Korea Utara “tidak akan pernah menyerahkan” senjata nuklirnya, kata media pemerintah negara tersebut pada hari Minggu, setelah Amerika Serikat dan sekutunya di G7 menyerukan denuklirisasi menyeluruh.
Dalam komentarnya, Kantor Berita Pusat Korea (KCNA) mengkritik pernyataan yang dikeluarkan oleh para menteri luar negeri G7 pada tanggal 24 September, yang mengutuk negara tersebut memperluas program rudal nuklir dan balistik yang melanggar hukum.
G7 menuntut Korea Utara untuk meninggalkan senjata nuklir, program nuklirnya, dan senjata pemusnah massal lainnya serta program rudal balistik secara lengkap, dapat diverifikasi, dan tidak dapat diubah sebagai bagian dari denuklirisasi menyeluruh di Semenanjung Korea.
“Ini hanya desakan bombastis kepada DPRK [Democratic People’s Republic of Korea] untuk membongkar jaminan mutlak bagi keamanan nasional dan melepaskan hak hidup mereka,” kata KCNA, menggunakan nama resmi negara tersebut, yang diperintah oleh pemimpin Kim Jong-un.
Komentar tersebut menekankan bahwa Korea Utara tidak akan pernah menyerahkan senjata nuklirnya, dan menyatakan bahwa “setiap upaya melawan senjata nuklir kami tidak akan pernah berhasil.” Mereka memperingatkan G7 “harus membayar mahal” karena melanggar hukum negara tersebut sehubungan dengan status nuklirnya.

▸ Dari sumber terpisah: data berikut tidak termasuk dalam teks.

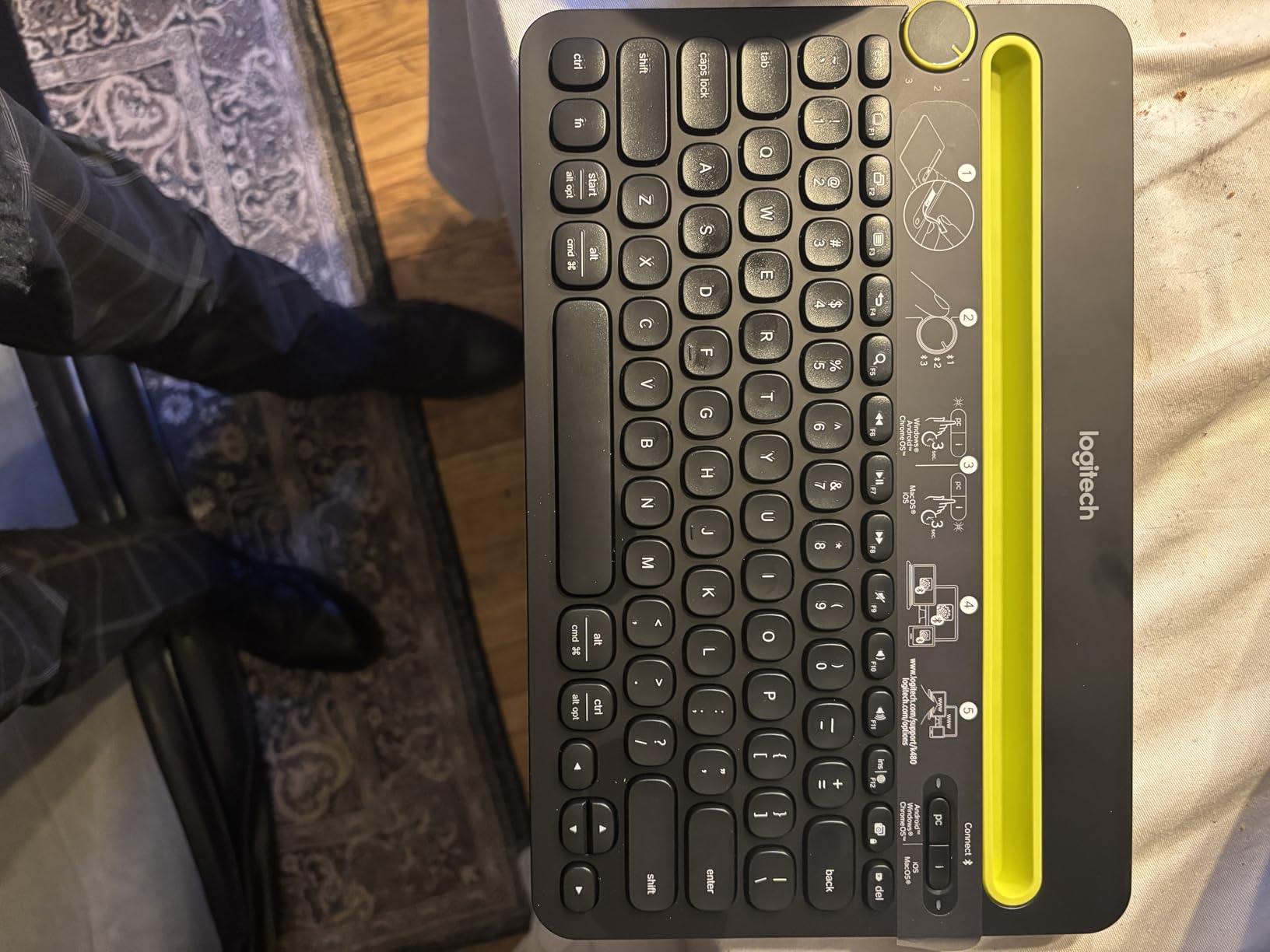 Logitech K480 Wireless Multi-Device Keyboard for Windows, macOS, iPadOS, Android or Chrome OS, Bluetooth, Compact, Compatible with PC, Mac, Laptop, Smartphone, Tablet - Black customer photo 1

Pada bulan September 2022, Korea Utara memberlakukan undang-undang nuklir yang menyatakan statusnya sebagai negara nuklir “tidak dapat diubah.” Setahun kemudian, Kim menyatakan bahwa kebijakan pembangunan kekuatan nuklir Korea Utara telah ditetapkan dalam konstitusi, menjadikannya permanen sebagai undang-undang dasar negara.
Selama masa jabatannya dari tahun 2017 hingga 2021, mantan Presiden AS Donald Trump mendorong diplomasi nuklir dengan mengadakan tiga pembicaraan tatap muka dengan Kim Jong-un, namun pemimpin Korea Utara tersebut menolak menyerahkan nuklirnya dan terus memperluas persenjataannya.
Institut Penelitian Perdamaian Internasional Stockholm (SIPRI) memperkirakan bahwa pada bulan Januari, Korea Utara memiliki sekitar 50 hulu ledak nuklir, yang dapat dikirimkan dengan rudal balistik dan jelajah, dan Korea Utara memiliki bahan fisil yang cukup untuk menghasilkan total hingga 90 hulu ledak.
Sembilan negara dipersenjatai atau diketahui memiliki senjata nuklir. Status senjata nuklir Amerika Serikat, Rusia, Tiongkok, Inggris, dan Perancis ditetapkan berdasarkan Perjanjian Non-Proliferasi Nuklir tahun 1968, yang berupaya mencegah penyebaran senjata nuklir.
Korea Utara menarik diri dari perjanjian tersebut pada tahun 2003. Sementara itu, India, Pakistan, dan Israel bukan pihak dalam perjanjian tersebut. Kedua negara Asia Selatan tersebut telah secara terbuka melakukan uji coba dan menyatakan bahwa mereka memiliki senjata nuklir, sementara Israel sengaja bersikap ambigu mengenai status nuklirnya.
Awal bulan ini, Korea Utara memberikan pandangan sekilas mengenai fasilitas rahasia mereka untuk memproduksi uranium tingkat senjata, bahan fisil yang penting untuk reaksi berantai nuklir, ketika Kim menyerukan untuk memperkuat “fondasi untuk memproduksi bahan nuklir tingkat senjata.”
Pada hari Kamis, Badan Intelijen Nasional, sebuah badan mata-mata di Korea Selatan, mengatakan bahwa Korea Utara kemungkinan telah memperkaya uranium dalam jumlah yang cukup untuk membuat nuklir dalam jumlah “dua digit”.
Korea Selatan adalah sekutu AS dalam perjanjian keamanan non-nuklir. Komitmen Washington untuk memperluas pencegahan terhadap Seoul didukung oleh seluruh kemampuan militernya, termasuk senjata nuklir.
Pencegahan yang diperluas, juga dikenal sebagai penyediaan “payung nuklir”, adalah komitmen untuk mencegah dan merespons skenario nuklir dan non-nuklir untuk membela sekutu dan mitra.